How I balanced fees when investing

Know what you're paying for!

Fees and investing

I just made some changes to my investment portfolio. Entering my mid-30s (my birthday is in August for anyone who feels obligated to shower me with lavish gifts), I thought it was time to get more serious about investing. There’s a few financial goals I had in mind, so I wanted to make sure my investments were targeted to reach them. 

One thing that I paid close attention to was the fee associated with each investment I made. 

There are several potential fees that can hit you when investing:

Different kinds of investments have different fees and it was a lot to navigate at first, so here’s an overview of three key fees: management, advisory, and trading. We did the research so you don’t have to!

Management Fees

Mutual funds and ETFs all have management fees also known as expense ratios. These are fees charged by the fund managers for deciding how to build the portfolio and overseeing it regularly.

I decided to invest in a mix of actively managed mutual fund and passively managed ETFs. Why? There’s some types of investments where active management makes sense - these are generally less popular investments where, if you’re a pro, you have the potential to do much better than just investing in a passive ETF. 

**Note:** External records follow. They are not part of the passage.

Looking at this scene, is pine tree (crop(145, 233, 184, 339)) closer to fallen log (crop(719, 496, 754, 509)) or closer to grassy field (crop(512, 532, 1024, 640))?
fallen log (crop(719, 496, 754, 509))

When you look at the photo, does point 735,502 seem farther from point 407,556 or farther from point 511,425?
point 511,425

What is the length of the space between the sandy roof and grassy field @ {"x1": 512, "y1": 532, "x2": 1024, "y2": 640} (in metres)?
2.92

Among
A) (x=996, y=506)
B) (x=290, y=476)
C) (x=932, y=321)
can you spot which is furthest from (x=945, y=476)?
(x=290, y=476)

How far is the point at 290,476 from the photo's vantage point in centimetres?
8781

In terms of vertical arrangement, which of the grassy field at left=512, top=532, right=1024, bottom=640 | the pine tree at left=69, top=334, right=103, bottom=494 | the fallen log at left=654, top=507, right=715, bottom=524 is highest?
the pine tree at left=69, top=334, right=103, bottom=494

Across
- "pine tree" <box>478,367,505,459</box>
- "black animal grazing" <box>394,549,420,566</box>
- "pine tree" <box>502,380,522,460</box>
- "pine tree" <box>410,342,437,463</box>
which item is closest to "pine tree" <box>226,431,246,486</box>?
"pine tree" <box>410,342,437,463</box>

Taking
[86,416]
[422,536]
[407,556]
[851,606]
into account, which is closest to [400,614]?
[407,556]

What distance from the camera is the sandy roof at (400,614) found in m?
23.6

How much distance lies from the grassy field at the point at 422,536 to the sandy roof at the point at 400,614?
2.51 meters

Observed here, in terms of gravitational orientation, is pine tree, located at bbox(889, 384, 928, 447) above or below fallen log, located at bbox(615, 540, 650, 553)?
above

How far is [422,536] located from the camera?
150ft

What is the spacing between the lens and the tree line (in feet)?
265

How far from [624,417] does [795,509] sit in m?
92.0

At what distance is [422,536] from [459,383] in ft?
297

A good example of this is Indian stocks. The average actively-managed Indian stock fund has outperformed the broad Indian stock market by more than 3% over the past ten years. That difference is important!

Source: Wall St Journal

Active mutual funds cost more, because they’re more work to run and usually have a team of full-time professional investors managing them. Management fees on active mutual funds range from 0.5% to 1%. So If you have $10,000 invested in a fund that charges 0.5%, that will cost you $50 each year. This can add up, but if you think the fund can give you some solid returns, it’s worth it. 

To balance the slightly higher fees of some of the active mutual funds, I also invested in some passive ETFs that mirrored a few stock indexes. I invested in passive ETFs where historically it’s been difficult for active portfolio managers to beat the stock market’s return, the S&P500 (the key U.S. stock market) in particular. Fees for passive ETFs are super low, typically around 0.03% - 0.15%. 

Blending active and passive investments kept my management fees low and potential for good returns high. 

Advisory fees

Next, I thought about whether I wanted to work with a financial advisor, but ultimately decided against it. The fees of investment advisors I spoke with were going to be between 0.75% and 1.25% of my total portfolio. I weighed this (pretty high!) fee against the potential benefit and didn’t think it was worth it. 

I don’t have a ton of money, so a financial advisor wouldn’t have wanted to spend much time looking after my investments. I would have paid them over 1% of my total portfolio value each year, in exchange for maybe a few hours of their work. Not a good trade in my opinion.

I also looked at using a robo advisor, but the funds they offered were super limited and they didn’t provide any customization for my goals, so I decided against that too. Advisory fees on robo platform are lower than with human advisors, but can still be 0.3% to 1% per year. For a generic and limited product, this didn’t seem worth it either.

Trading Commissions

Lastly, let’s talk about trading commissions, also known as brokerage fees. Every time I buy or sell stocks, my brokerage charges a fee per trade. These trading commissions can vary a lot between brokers. Some brokers offer commission-free trades, while others might charge a flat fee per trade.

For instance, I use a brokerage that charges $5 per trade. If I trade frequently, these costs can add up quickly. Let’s say I make 20 trades a year; that’s $100 in trading commissions. To minimize these costs, I trade less frequently and focus on long-term investments, not day-trading.

Takeaways

Here are some things to think about when managing your investment fees:

Management Fees: Look at the expense ratios of funds. Consider blending passive and active strategies to lower the total fees while maintaining the potential for solid long-term returns

Advisory Fees: Consider the value of professional advice versus the cost. Robo-advisors can be a cost-effective alternative, but the investments are usually pretty limited.

Trading Commissions: Be mindful of how often you trade and the fees charged by your brokerage. Consider brokers with commission-free trades if you trade frequently.

In the end, understanding these fees helped me make build my investment portfolio while ensuring I wasn’t paying too much. I hope this helps you navigate your investment journey!